_The input:_

= = = = = = =

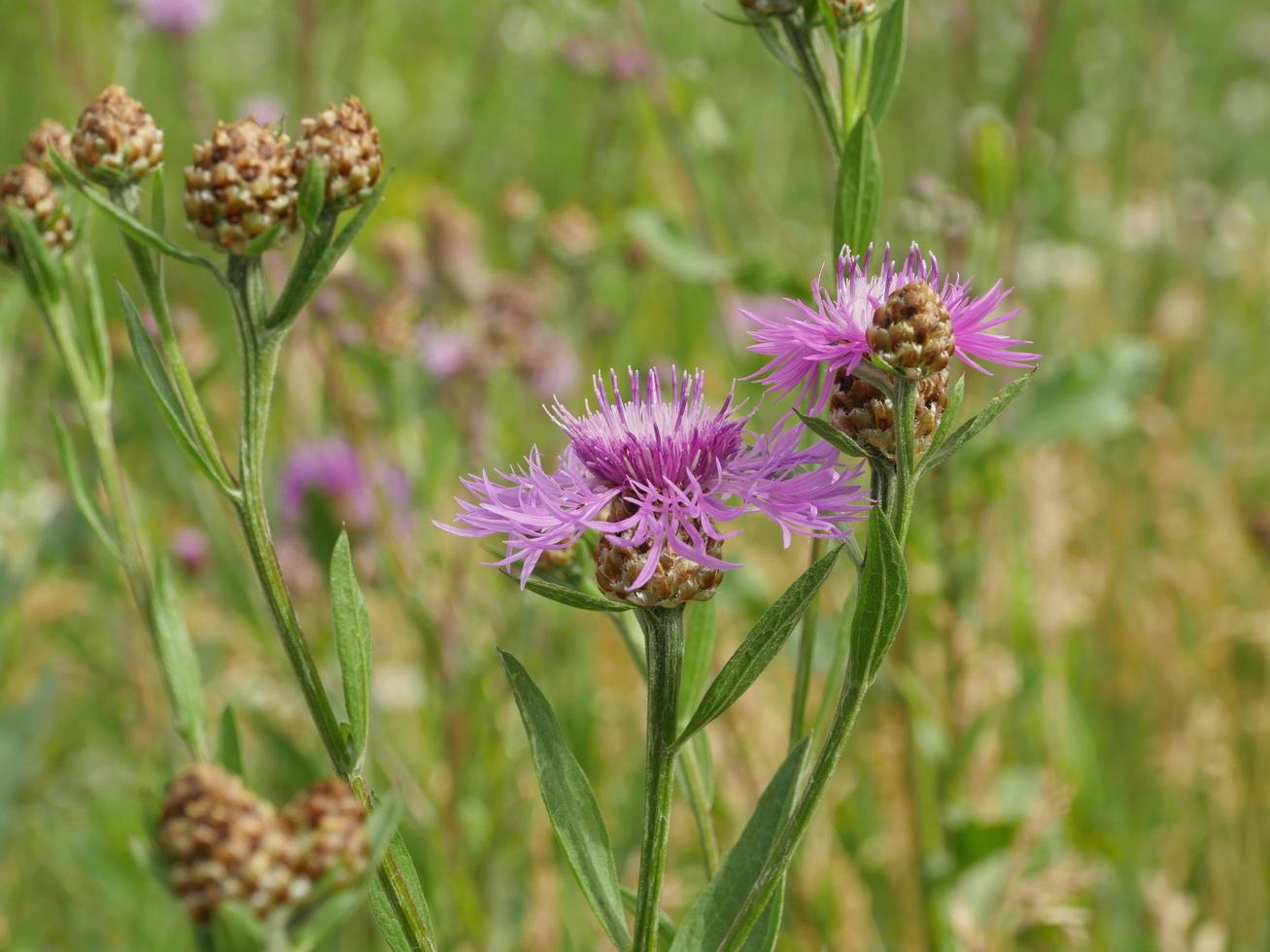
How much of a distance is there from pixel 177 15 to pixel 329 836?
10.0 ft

= = = = = = =

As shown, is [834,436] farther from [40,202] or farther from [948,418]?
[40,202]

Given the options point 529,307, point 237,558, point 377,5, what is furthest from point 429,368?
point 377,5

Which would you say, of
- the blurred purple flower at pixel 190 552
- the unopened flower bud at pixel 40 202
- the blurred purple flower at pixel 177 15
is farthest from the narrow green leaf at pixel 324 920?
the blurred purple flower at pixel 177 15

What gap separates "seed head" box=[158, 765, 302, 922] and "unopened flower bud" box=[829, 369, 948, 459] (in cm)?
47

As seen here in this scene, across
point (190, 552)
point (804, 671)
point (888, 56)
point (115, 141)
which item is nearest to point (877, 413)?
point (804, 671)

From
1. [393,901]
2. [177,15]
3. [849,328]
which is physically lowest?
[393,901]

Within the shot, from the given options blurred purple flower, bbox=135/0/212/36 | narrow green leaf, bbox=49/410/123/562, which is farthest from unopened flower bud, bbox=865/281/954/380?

= = = = = = =

_Task objective:_
Put the lines from the line containing "Which would you say, of" through the line containing "Within the shot, from", both included, into a numbered list with blank lines omitted.

_Exercise solution:_
1. Which would you say, of
2. - the blurred purple flower at pixel 190 552
3. - the unopened flower bud at pixel 40 202
4. - the blurred purple flower at pixel 177 15
5. is farthest from the narrow green leaf at pixel 324 920?
6. the blurred purple flower at pixel 177 15
7. What gap separates "seed head" box=[158, 765, 302, 922] and "unopened flower bud" box=[829, 369, 948, 459] (in cm)?
8. 47
9. As seen here in this scene, across
10. point (190, 552)
11. point (804, 671)
12. point (888, 56)
13. point (115, 141)
14. which item is nearest to point (877, 413)?
15. point (804, 671)
16. From
17. 1. [393,901]
18. 2. [177,15]
19. 3. [849,328]
20. which is physically lowest?
21. [393,901]
22. Within the shot, from the given options blurred purple flower, bbox=135/0/212/36 | narrow green leaf, bbox=49/410/123/562, which is farthest from unopened flower bud, bbox=865/281/954/380?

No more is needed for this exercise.